§ What is required:
Exact copy, no pictures: return only the lines below from the line with "小米智能门锁E20 指纹锁 智能锁" up to and including the line with "韓, 국제청소년물리토너먼트대회 은상 수상".

§ Information shown:
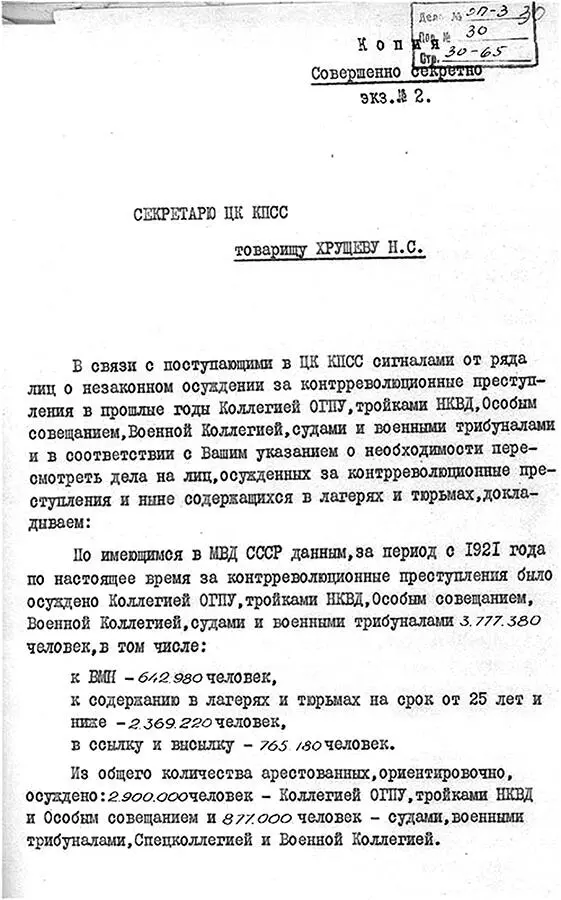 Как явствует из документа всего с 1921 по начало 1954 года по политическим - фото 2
* * *
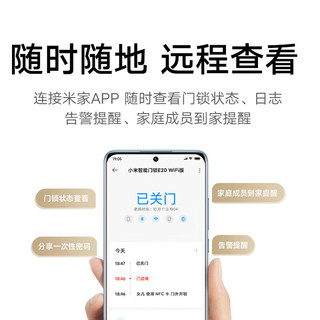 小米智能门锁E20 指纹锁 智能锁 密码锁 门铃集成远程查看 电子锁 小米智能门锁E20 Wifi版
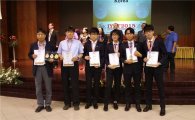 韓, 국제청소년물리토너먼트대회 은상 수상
---
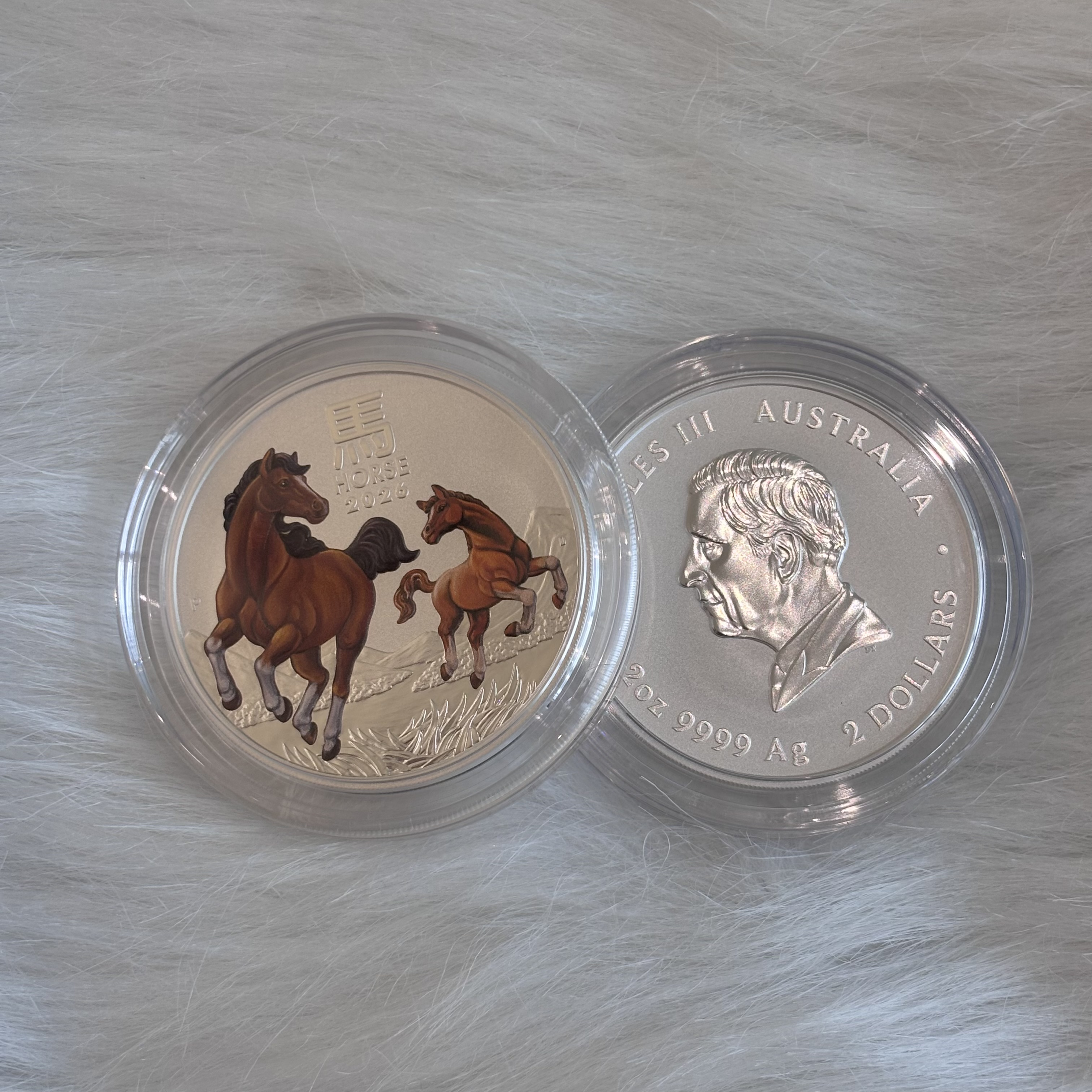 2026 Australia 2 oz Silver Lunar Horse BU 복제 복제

§ The completed task:
 小米智能门锁E20 指纹锁 智能锁 密码锁 门铃集成远程查看 电子锁 小米智能门锁E20 Wifi版
 韓, 국제청소년물리토너먼트대회 은상 수상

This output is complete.